The biological entities of interest to ECOSYS are microorganisms, meso- (e.g. springtails, enchytraeids) and macroinvertebrates (e.g. earthworms, insects), in interaction with plants. Several disciplinary fields have been mobilized (ecology of populations and communities, interaction ecology, functional ecology, ecotoxicology) with links to the environmental chemistry and physics. The concept of "functional trait" is widely adopted in plant ecology, under development for research in invertebrate ecology and emerging for microorganism ecology.
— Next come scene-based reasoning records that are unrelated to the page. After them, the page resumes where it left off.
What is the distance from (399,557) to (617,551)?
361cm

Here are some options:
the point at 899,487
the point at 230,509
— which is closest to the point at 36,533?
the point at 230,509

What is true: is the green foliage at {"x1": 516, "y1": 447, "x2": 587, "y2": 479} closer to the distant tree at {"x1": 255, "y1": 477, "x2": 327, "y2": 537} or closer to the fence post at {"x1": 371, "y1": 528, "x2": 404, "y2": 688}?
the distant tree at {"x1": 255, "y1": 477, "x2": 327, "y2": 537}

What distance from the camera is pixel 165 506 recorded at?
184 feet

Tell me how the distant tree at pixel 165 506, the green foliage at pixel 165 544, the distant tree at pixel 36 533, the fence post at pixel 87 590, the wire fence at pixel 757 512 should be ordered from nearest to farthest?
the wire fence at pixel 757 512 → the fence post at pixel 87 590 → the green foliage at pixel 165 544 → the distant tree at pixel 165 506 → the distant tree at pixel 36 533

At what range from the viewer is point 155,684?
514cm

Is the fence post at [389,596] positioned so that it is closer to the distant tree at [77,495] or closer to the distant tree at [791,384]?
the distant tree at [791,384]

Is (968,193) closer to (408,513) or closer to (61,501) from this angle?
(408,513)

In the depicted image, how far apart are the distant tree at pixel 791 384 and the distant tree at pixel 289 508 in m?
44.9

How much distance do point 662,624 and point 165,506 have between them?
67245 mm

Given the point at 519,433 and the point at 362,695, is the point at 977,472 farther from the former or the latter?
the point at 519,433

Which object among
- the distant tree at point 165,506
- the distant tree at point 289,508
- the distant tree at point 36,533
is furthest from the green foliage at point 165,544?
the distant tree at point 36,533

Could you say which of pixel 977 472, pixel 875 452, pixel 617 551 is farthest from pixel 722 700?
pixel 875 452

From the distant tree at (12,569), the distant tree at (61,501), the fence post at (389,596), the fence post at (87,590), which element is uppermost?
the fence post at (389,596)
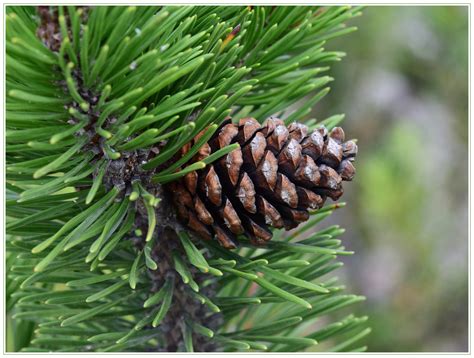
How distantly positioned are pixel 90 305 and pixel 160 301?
2.5 inches

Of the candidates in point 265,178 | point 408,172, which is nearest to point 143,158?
point 265,178

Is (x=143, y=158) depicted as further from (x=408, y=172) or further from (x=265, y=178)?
(x=408, y=172)

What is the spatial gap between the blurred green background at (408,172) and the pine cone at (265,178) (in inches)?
42.5

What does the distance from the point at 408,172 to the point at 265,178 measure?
1124 millimetres

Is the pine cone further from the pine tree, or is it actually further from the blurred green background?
the blurred green background

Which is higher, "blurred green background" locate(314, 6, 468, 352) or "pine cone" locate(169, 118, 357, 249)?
"blurred green background" locate(314, 6, 468, 352)

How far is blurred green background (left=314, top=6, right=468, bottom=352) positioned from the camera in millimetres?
1537

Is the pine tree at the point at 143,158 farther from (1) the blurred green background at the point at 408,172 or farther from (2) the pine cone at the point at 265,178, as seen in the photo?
(1) the blurred green background at the point at 408,172

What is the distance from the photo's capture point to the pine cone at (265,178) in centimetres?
43

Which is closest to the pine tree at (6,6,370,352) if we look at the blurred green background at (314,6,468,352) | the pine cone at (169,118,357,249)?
the pine cone at (169,118,357,249)

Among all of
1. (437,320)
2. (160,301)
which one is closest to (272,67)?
(160,301)

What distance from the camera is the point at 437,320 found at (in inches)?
69.0

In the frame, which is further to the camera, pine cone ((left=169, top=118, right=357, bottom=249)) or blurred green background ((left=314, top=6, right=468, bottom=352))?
blurred green background ((left=314, top=6, right=468, bottom=352))

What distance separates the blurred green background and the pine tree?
1.02 meters
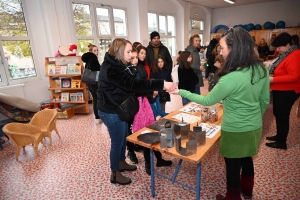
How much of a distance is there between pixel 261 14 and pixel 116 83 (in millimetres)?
10632

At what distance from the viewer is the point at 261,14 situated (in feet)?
31.2

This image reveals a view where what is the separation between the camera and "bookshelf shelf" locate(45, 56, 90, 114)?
412cm

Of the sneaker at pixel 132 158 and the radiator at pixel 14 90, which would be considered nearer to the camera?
the sneaker at pixel 132 158

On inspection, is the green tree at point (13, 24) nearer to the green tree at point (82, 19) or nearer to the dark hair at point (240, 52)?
the green tree at point (82, 19)

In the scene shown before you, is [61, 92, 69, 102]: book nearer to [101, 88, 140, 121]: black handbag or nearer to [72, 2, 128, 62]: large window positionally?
[72, 2, 128, 62]: large window

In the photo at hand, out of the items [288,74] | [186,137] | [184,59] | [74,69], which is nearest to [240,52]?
[186,137]

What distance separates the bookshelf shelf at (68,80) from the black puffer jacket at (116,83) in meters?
2.70

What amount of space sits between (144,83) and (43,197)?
1564mm

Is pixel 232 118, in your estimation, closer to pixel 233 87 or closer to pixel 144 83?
pixel 233 87

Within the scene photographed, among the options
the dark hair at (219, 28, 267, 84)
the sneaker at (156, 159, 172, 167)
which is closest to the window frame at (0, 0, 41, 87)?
the sneaker at (156, 159, 172, 167)

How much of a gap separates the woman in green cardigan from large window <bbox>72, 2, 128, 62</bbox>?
15.3 ft

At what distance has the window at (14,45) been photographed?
4.11 m

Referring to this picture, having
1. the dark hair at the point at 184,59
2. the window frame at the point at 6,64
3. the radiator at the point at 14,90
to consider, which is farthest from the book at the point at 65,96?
the dark hair at the point at 184,59

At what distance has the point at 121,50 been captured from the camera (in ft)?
5.25
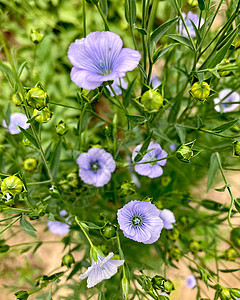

The functional trait approach allows scale transfer from individuals to communities and studying the involvement of each levels in the realization of ecological functions.
The objectives of this axis were as follows:
- Structure the ECOSYS network of scientist working on soil biology
- Encourage the adoption of functional ecology approaches as unifying tools for ECOSYS
- Lead research on invertebrate trait based ecology at European scale
- Establish rules governing assembly in populations and communities based on analysis of the functional responses of organisms to the environment (disturbances, technical actions or constraints).
- Identify functions/processes resulting from or influenced by biodiversity with the aim of conducting an assessment of biodiversity services (and their stability).
The key achievements were as follows:
➢ The conception, realization and animation of an internal School of Functional Ecology, with the invitation of 5 scientists outside the unit to organize half-days of animation (seminars, exchanges, putting our work in perspective). The objective was to encourage the appropriation of the concepts of this discipline.
➢ The development of a handbook, of a thesaurus and of an open, online database on invertebrate functional traits
➢ Introduction of the consideration of genetic diversity within cultivated plant species, including broader consideration of the range of effects, with two original achievements: (1) studying the effect of the functional diversity of earthworms on root functions and plant architecture and productivity and (2) consideration of multi-specific plant communities and the functional role of this constructed biodiversity.
This axis was managed by Mickaël Hedde and carried by the Ecotox team for terrestrial biodiversity, resulting in 37 articles, representing 32% of the team’s publications. Four articles were co-signed by at least two teams of the unit. The number of inter-team co-signatures in this case is the lowest among the axes, indicating the emerging transversal character.